ALIGNING Spanish RECORDINGS

In addition to P2FA for English, we have a FASE, a Spanish forced aligner created by Eric Wilbanks (formerly of NCSU). Running FASE is similar to running P2FA (but note the -w, -t, and -o tmp. You can use a text file (*.txt) with speaker tags in curly brackets or a textgrid with different speakers’ turns segmented on different tiers.

python /phon/fase/fase_align.py -w yourwavfile.wav -t yourtranscript.txt -o tmp
python /phon/fase/fase_align.py -w yourwavfile.wav -t yourtranscript.TextGrid -o tmp

FASE must create a temporary directory (called “tmp” in this example) which it deletes when it’s finished. FASE assumes the directory does not already exist, so if it does, you need to delete it first:

rm -rf tmp

This is a very powerful command (to delete a directory and its contents without asking you to confirm individual files), so use it very carefully.

Troubleshooting

There is a good chance that FASE will tell you that your transcript has words that are missing from the dictionary. To see the list of missing words, do this:

cat tmp/missing_words

Then make a text file with one line for each missing word, with its phonetic transcription. If the content of missing_words was ANANÁS, make a text file with one line:

ANANÁS a n a n a s

If you save your dictionry text file as dict.local, you will now want to delete tmp (as above) and then run the aligner with the -m option pointing to your dictionary, e.g.:

python /phon/fase/fase_align.py -w yourwavfile.wav -t yourtranscript.TextGrid -o tmp -m dict.local

If you made your audio recording in Ultraspeech, there is a good chance that you have a 32-bit wave file, and when you run fase_align, you will get an error ending in wave.Error: unknown format: 65534.

It’s easy to make a 16-bit version of your wav file:

sox yourwavefile.wav -b 16 yourwavefile2.wav

Then run the aligner using yourwavefile2.wav instead of yourwavefile.wav.

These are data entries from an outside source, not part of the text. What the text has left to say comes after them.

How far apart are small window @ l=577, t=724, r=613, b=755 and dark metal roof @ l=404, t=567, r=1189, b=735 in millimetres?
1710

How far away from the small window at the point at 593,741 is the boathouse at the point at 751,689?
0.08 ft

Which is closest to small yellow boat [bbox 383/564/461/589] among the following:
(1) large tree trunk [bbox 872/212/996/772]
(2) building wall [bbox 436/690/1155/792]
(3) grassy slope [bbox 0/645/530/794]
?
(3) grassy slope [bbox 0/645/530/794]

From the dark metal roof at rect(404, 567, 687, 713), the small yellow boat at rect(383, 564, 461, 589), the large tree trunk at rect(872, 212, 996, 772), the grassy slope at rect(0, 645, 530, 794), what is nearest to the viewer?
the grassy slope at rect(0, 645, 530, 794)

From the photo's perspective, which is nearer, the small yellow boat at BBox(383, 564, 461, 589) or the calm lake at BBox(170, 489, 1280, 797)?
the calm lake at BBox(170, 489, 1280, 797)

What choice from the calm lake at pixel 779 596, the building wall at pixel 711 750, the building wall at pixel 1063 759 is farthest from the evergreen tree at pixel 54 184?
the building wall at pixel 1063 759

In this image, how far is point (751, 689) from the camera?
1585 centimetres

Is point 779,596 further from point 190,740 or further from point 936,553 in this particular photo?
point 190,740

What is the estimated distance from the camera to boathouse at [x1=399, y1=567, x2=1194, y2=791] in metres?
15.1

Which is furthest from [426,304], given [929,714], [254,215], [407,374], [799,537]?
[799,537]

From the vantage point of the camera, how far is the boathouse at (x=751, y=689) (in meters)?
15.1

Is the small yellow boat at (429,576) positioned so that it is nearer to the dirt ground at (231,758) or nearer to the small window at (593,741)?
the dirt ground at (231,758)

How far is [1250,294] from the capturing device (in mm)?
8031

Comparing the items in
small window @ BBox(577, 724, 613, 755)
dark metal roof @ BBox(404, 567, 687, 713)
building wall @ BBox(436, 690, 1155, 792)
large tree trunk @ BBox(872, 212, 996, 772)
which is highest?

You can continue to analyze your audio using either file.

ALIGNING FRENCH RECORDINGS

For French, we have SPLaligner, a forced aligner created by Peter Milne of the University of Ottawa. Using SPLaligner is very similar to using P2FA (but the dictionary uses IPA symbols):

python /phon/SPLaligner/align.py yourwavfile.wav yourtranscript.txt youroutput.TextGrid yourdictionary

ALIGNING OR REALIGNING IN PRAAT

We have a Praat script that is useful for touching up existing textgrids: /phon/scripts/editor_align.praat. It requires P2FA or another aligner to be installed on the computer where you are using it. Therefore you can use it on the lab computers that run Linux. The script is an editor script, so it needs to be opened from inside Praat’s Editor window.